NEW COMPANY FOR MASS-MARKET ARTWORKS
Larry Mangel, who launched Bozart in 1996 and went on to produce a succession of popular and successful artist-made multiples (including Allan McCollums "Thanks" paperweights and the "Kaleidoscope" dollhouse made by Laurie Simmons and Peter Wheelwright), has now moved on to a new venture called Cerealart. Products of the Philadelphia-based company range from a "flip clock" by Yoshitomo Nara with 84 original drawings, one for each hour and each minute ($200), to a girls t-shirt in silver-gray by Ryan McGinness ($30), with a silhouette of three Elvises taken from the Andy Warhol painting. One item has already proved irresistible to collectors -- the Takashi Murakami Soccer Ball, covered with the artists trademark grinning flowers, has sold out at $400 a pop.

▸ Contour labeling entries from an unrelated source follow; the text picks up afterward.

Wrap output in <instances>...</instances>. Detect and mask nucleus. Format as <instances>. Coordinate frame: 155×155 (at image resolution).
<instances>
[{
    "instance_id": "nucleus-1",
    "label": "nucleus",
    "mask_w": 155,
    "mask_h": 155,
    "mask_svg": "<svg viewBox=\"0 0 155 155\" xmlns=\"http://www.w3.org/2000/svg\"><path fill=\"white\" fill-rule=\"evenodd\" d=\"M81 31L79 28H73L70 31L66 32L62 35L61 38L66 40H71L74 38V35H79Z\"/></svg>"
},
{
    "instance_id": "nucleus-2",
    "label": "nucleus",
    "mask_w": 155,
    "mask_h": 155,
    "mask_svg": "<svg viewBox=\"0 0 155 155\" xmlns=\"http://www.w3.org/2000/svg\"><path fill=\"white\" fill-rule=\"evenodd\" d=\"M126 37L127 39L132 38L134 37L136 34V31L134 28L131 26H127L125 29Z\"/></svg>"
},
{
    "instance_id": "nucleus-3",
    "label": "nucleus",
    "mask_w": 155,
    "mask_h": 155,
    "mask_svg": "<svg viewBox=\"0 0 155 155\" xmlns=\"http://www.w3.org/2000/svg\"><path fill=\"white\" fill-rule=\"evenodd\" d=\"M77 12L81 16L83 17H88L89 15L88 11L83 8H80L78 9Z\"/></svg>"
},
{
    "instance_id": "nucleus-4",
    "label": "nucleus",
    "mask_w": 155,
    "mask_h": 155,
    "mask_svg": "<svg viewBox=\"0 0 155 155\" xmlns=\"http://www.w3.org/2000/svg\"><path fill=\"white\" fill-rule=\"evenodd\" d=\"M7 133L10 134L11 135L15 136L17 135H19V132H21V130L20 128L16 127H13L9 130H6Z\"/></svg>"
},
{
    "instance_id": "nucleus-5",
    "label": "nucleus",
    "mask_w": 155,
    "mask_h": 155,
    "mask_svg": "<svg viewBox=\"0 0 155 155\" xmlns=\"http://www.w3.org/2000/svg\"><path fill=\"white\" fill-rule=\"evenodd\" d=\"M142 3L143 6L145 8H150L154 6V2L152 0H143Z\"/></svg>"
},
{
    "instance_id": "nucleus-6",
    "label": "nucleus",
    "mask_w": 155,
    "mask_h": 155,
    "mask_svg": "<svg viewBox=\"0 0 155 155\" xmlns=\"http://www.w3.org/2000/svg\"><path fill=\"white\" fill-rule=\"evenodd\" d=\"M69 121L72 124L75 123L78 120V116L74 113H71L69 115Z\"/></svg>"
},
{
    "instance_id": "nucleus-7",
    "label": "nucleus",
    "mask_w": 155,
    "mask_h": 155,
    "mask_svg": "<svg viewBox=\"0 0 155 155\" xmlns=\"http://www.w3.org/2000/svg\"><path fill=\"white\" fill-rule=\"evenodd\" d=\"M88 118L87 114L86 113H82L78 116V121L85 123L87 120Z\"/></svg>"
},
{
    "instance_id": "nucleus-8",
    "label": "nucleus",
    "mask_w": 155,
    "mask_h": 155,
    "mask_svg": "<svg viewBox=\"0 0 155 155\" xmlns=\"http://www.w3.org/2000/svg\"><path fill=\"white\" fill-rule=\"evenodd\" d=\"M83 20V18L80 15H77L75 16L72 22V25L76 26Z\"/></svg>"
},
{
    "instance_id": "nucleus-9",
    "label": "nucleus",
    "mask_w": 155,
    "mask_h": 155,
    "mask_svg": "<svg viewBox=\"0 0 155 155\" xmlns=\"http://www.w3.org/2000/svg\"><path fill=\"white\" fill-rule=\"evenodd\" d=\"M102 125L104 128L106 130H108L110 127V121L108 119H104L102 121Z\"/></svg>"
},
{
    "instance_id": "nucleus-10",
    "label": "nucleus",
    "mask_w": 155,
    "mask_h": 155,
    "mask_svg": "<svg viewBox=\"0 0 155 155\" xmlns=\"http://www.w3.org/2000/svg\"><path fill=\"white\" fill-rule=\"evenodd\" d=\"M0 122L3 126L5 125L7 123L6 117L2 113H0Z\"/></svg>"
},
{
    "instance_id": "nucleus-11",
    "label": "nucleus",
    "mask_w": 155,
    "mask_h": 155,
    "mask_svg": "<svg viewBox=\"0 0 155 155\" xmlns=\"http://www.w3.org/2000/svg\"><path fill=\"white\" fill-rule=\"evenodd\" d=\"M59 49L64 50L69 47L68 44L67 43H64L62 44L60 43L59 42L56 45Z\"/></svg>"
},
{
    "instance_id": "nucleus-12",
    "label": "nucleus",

TREMAINE AWARD TO BRONX, KEMPER MUSEUMS
The 2004 Emily Hall Tremaine Exhibition Award has gone to the Bronx Museum of the Arts for "Street Art, Street Life," curated by Lydia Yee, and the Mildred Lane Kemper Art Museum at Washington University in St. Louis for "Reality Bites: Making Avant-Garde Art in Post-Wall Germany," curated by Sabine Eckmann. Both institutions receive $125,000; the shows go on view in 2006 and 2007.
ARTHOUSE PRIZE IN TEXAS
The Arthouse art center in Austin, Texas, has announced plans for a new $30,000 Arthouse Texas Prize, to be awarded every two years to a promising Texas artist starting in 2005. The prize jury, which is making its selection from nominated candidates (not open submissions), includes freelance critic and curator Dave Hickey and Whitney Museum curator Shamim Momin.
NEW CONTEMPORARY CURATOR IN MADISON
The Madison (Wis.) Museum of Contemporary Art has named Jane Simon as curator of exhibitions, in charge of programming the museums new Overture Center for the Arts as well as off-site exhibitions. An independent curator based in New York, Simon has organized "Mirror Mirror" (2002-03) and "Yankee Remix: Artists Take on New England" (2003-04), both at the Massachusetts Museum of Contemporary Art.